Exercise prompt: For this exercise, reproduce the entries below exactly, but only from the line containing "Cottonwood Pass. This" through the line containing "Best crop f8942300da95c42ba022", both included.

[Short web captions]
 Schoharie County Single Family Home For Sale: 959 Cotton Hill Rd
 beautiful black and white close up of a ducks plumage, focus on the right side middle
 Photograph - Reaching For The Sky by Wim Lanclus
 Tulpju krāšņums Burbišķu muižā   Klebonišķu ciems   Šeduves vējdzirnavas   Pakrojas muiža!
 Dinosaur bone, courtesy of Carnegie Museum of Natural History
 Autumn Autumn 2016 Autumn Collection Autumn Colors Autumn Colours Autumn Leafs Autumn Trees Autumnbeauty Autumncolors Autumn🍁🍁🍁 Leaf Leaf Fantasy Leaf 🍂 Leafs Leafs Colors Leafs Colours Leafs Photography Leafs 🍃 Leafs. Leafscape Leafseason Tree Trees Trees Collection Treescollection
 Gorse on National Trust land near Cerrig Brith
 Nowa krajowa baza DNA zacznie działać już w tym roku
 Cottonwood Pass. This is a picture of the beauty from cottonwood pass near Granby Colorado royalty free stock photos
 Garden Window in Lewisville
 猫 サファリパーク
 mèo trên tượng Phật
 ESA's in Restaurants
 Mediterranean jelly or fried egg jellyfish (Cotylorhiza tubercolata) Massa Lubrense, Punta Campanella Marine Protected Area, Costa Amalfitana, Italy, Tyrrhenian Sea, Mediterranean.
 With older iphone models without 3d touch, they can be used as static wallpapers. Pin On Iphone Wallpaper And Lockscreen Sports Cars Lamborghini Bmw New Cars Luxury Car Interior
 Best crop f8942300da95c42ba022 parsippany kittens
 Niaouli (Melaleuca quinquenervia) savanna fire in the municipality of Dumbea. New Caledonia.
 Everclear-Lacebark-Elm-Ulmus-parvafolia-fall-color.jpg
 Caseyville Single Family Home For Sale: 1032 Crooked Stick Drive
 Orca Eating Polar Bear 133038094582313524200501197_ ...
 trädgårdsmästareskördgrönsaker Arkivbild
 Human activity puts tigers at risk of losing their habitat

Written solution:
 Cottonwood Pass. This is a picture of the beauty from cottonwood pass near Granby Colorado royalty free stock photos
 Garden Window in Lewisville
 猫 サファリパーク
 mèo trên tượng Phật
 ESA's in Restaurants
 Mediterranean jelly or fried egg jellyfish (Cotylorhiza tubercolata) Massa Lubrense, Punta Campanella Marine Protected Area, Costa Amalfitana, Italy, Tyrrhenian Sea, Mediterranean.
 With older iphone models without 3d touch, they can be used as static wallpapers. Pin On Iphone Wallpaper And Lockscreen Sports Cars Lamborghini Bmw New Cars Luxury Car Interior
 Best crop f8942300da95c42ba022 parsippany kittens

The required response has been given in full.